We did not detect the LCVs in B. trigonica adults that were reared on CLso-infected plants. This could result from a low bacteria titer in these insects, which made the detection difficult. Interestingly however, CLso did not seem to induce similar apoptotic response as well (Fig. 1)13. This supports the assumption that LCV formation is indeed a bacteria survival mechanism, in which CLas transforms the phagosome into a non-bactericidal vacuole by interacting with the ER, and therefore LCV formation may protect CLas from the activation of apoptosis. We cannot however rule out the possibility that the role of ER-containing LCVs is to provide the bacteria with a nutrient-rich environment, rather than escaping the immune response. It is still unknown how exactly CLas enters and exits the gut cells to cross the gut barrier, but it was shown that one of the strongest differentially expressed pathways in infected D. citri is the endocytosis pathway37. An interesting possibility is that CLas employs endocytosis in order to enter the gut cells, and may take advantage of the apoptotic response in order to generate breaks in the cell membrane through which the bacteria can exit. Alternatively, it may use a similar pathway as was shown for CLso, where the bacteria was found in intact, stacked, vesicle-like structures on the outer basal laminar surface, suggesting that it uses exocytosis to arrive at the external midgut basal laminar surfaces14. Overall, our results suggest that the cellular processes and interaction that take place between CLas and D. citri in nymphs, CLas and D. citri in adults and CLso and B. trigonica may differ, and that a different strategy may be employed by both the insect and the bacteria in each type of interaction.
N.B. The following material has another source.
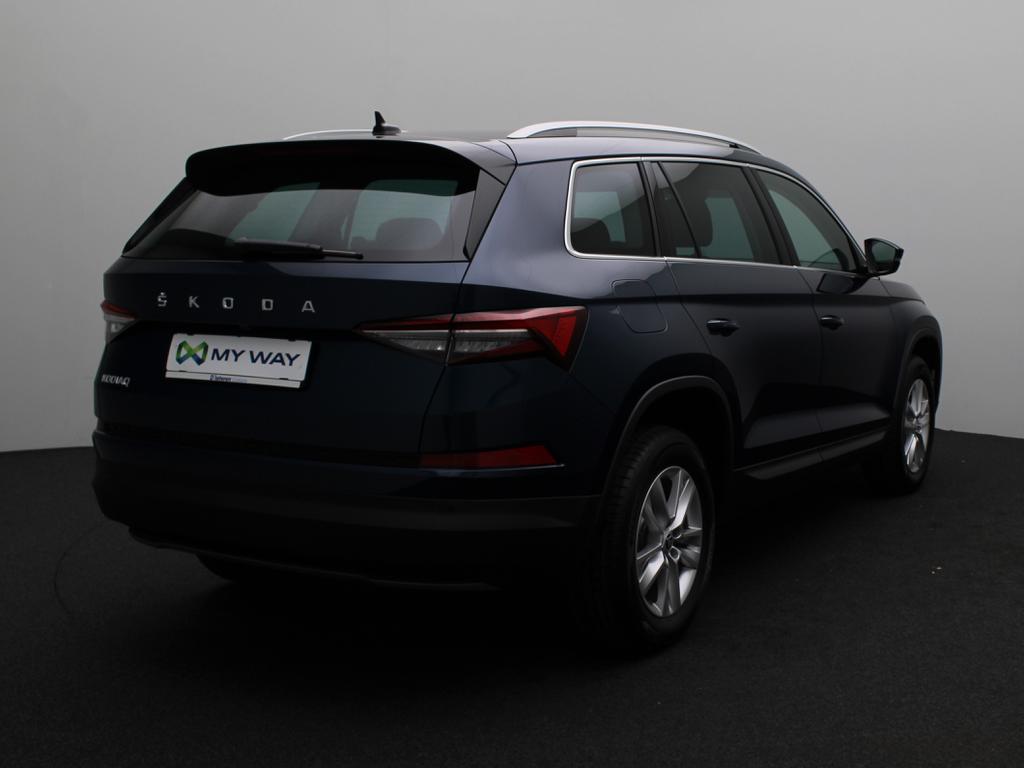 Skoda Kodiaq AMB TS 110/1.5 A7F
In summary, in this study we were able to detect CLas inside the gut of D. citri, and identified a new level of interaction between the two organisms. Our study highlights the close association between CLas and D. citri, and supports the view of CLas as an insect pathogen38. The formation of ER-associated LCVs in the psyllid strongly suggests that CLas secretes effector proteins while inside the psyllid gut, that can manipulate the cellular responses for its own needs. Identifying the cellular targets that are manipulated in order to invade the gut cells and to generate the LCVs can provide novel targets for RNAi treatments39 to inhibit or even abolish CLas establishment inside the insect, and prevent the transmission.